One of the problems associated with denying entitlements to insurance payout’s is that it needs a spin to make it look justified, which is provided by the argument that telling the patients too much about their illness may make them worry or panic. However, while that seems to be a respectable excuse, it nevertheless infers that the public relations departments are so incompetent at their task that they can’t provide the information in a proper manner that enables the patients to get their payout’s without becoming unduly alarmed. Furthermore, chronically ill patients are likely to be unemployed or semi-employed, so if they are denied their entitlements they will be living the remainder of their life in poverty, which is likely to cause the anxiety and depression anyway. In other words, it is the use of psychological interpretations improperly that sends patients into poverty and causes the psychological problems, and not vice-versa, or, it is a socially engineered self-fulfilling prophecy which can be summed up with these words . . . “we told you so the patient was mad”.

Furthermore, my main critic was deleting information from the Da Costa’s page that was never likely to cause alarm, and in fact, many patients naturally worry that their chest pains may be due to their hearts, so if they knew that it was due to muscle tenderness between the ribs it would be less likely to cause them anxiety.

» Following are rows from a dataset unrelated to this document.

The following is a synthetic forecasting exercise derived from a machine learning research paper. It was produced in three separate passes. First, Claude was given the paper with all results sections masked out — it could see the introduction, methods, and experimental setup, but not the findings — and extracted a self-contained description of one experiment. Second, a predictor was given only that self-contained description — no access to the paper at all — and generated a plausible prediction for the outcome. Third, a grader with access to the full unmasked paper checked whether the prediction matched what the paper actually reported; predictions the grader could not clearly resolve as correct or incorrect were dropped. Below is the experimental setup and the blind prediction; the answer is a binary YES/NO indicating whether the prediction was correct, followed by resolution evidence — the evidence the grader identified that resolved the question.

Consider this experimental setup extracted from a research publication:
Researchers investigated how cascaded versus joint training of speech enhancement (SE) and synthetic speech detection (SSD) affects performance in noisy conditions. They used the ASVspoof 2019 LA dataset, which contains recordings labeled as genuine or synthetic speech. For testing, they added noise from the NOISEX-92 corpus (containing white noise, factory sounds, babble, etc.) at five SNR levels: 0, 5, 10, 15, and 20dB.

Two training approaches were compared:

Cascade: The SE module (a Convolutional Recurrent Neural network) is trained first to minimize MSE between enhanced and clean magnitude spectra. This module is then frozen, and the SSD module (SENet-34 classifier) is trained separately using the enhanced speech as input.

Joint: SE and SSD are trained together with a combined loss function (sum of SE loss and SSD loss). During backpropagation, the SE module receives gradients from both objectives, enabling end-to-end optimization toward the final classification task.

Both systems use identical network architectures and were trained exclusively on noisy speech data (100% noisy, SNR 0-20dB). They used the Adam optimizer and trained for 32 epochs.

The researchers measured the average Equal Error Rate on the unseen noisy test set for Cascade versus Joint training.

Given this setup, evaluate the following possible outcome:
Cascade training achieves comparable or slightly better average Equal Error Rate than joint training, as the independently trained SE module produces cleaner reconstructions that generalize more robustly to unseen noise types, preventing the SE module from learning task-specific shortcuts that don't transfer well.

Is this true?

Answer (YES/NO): NO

That editor is also a malevolent elitist spinner who, for example, appears to be helpful by doing minor edits to pages such as “Victim Blaming”, while at the same time learning the techniques and applying them.

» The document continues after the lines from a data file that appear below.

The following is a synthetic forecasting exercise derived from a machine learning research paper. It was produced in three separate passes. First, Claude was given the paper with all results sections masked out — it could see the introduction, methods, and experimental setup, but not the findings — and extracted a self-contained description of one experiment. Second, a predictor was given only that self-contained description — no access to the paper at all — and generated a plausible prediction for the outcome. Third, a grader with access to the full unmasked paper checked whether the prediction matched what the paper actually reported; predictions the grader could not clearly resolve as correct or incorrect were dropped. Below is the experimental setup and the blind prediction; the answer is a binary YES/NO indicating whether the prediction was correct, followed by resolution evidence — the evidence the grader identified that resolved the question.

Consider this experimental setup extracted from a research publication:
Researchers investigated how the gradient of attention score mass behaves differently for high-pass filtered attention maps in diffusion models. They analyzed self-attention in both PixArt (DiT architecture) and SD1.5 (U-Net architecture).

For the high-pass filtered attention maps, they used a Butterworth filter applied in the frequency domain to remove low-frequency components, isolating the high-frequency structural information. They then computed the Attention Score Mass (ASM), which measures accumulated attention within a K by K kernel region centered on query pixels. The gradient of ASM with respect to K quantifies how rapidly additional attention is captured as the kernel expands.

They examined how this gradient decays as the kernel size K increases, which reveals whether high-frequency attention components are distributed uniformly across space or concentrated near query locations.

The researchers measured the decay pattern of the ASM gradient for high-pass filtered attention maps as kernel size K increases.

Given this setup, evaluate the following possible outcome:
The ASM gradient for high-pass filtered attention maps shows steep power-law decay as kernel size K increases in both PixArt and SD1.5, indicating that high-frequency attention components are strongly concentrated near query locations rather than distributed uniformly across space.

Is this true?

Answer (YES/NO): YES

The following words are quotes from that page . . .

“It has been proposed that one cause of victim-blaming is the “Just World Hypothesis”. People who believe that the world has to be fair may find it hard or impossible to accept a situation in which a person is unfairly and badly hurt for no reason. This leads to a sense that, somehow, the victim must have surely done ‘something’ to deserve their fate. Another theory entails the need to protect one’s own sense of invulnerability . . . and . . . In the Just-World Hypothesis the subject’s actions are not being scrutinized, but their situation; whereas those making the Fundamental Attribution Error tend to focus primarily on attributing actions to personal qualities and ignoring situational causes.”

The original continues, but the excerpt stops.